Low tech strategies

The information on this page was prepared in Spring 2020 for the transition to emergency remote teaching. In preparation for Fall 2020, Duke Learning Innovation has developed a new resource, Flexible Teaching, which features a series of guides for course design, delivery, and materials. Please refer to flexteaching.li.duke.edu as you prepare for your fall course(s).

  • If your students and/or you cannot access the internet – you can still hold meetings and discussions via phone conferences. You can use Zoom to set up an audio-only conference.
  • Assign supplemental writing prompts to be completed by students either individually or in groups (students can use any platform they are comfortable with to complete the work).
  • Assign supplemental problem sets and case studies to be completed by students either individually or in groups (students can use any platform they are comfortable with to complete the work).
  • Have students listen to podcasts that apply course content to novel or contemporary applications. Have students create podcasts (perhaps recording on their mobile phones and uploading to Duke Box) explaining course content to lay audiences or to members of their academic community.
  • Assign supplemental readings and have students apply them to cases or writing prompts (either individually or in groups).
  • Send out your slide deck to the class and ask them to annotate the slides to show their understanding of the content. This can be done individually or in groups.
  • Send out your slide deck and ask students to video themselves teaching the content to their peers. These videos can be uploaded to Sakai so all students in the class can watch.

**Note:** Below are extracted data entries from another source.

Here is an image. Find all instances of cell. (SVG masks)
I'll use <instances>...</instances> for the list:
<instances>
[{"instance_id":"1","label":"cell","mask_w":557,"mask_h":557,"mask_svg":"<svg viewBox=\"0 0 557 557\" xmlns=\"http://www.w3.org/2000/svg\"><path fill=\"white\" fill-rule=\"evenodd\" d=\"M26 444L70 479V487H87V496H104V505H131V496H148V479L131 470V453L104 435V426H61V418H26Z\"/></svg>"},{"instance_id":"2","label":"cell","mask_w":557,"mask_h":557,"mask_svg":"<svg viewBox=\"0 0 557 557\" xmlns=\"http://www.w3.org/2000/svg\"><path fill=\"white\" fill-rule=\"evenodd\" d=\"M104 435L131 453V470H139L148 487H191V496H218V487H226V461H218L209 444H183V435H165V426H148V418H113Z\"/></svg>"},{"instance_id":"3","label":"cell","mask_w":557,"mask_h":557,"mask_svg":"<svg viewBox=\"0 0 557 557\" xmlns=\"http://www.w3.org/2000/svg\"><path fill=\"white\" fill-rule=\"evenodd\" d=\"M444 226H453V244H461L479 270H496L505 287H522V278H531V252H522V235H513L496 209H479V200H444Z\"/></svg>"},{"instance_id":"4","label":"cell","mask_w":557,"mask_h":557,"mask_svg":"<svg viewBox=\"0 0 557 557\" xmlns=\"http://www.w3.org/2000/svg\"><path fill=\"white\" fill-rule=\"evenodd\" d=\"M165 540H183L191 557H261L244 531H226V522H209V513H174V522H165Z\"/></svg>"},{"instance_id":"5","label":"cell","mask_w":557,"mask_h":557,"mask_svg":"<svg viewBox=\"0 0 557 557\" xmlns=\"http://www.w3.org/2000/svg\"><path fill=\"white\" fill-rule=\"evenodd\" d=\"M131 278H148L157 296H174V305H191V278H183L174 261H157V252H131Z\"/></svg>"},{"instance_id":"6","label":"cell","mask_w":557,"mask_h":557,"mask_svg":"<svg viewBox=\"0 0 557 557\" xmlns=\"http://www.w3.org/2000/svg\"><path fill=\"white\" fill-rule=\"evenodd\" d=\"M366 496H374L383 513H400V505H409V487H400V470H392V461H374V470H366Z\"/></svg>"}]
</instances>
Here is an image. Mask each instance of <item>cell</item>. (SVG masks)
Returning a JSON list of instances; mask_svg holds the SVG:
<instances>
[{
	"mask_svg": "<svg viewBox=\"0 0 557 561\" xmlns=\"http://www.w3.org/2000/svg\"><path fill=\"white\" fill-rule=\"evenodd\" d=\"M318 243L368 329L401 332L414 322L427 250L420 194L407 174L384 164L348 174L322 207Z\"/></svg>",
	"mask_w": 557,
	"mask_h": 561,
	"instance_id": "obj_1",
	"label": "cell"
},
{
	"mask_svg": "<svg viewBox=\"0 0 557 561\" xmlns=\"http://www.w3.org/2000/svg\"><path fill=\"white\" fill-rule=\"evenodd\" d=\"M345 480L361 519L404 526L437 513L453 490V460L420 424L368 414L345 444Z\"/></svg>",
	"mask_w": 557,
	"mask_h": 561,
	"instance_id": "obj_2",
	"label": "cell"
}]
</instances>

  • Have students create TED talks applying course content to a new application. If the primary objective is to practice presenting to peers, students can film themselves speaking and upload the videos to Sakai. If the primary objective is writing the application, students can write the script for the TED talk but not actually perform it.
  • Send out discussion prompts and students can have discussions in online chat spaces of their choosing. They can submit the transcript of the discussion as evidence of the conversation.
  • Ask students to work collaboratively to generate review guides for final exams/projects.
  • Assign students to take exams at home in open-note/open-book formats to mitigate potential academic misconduct.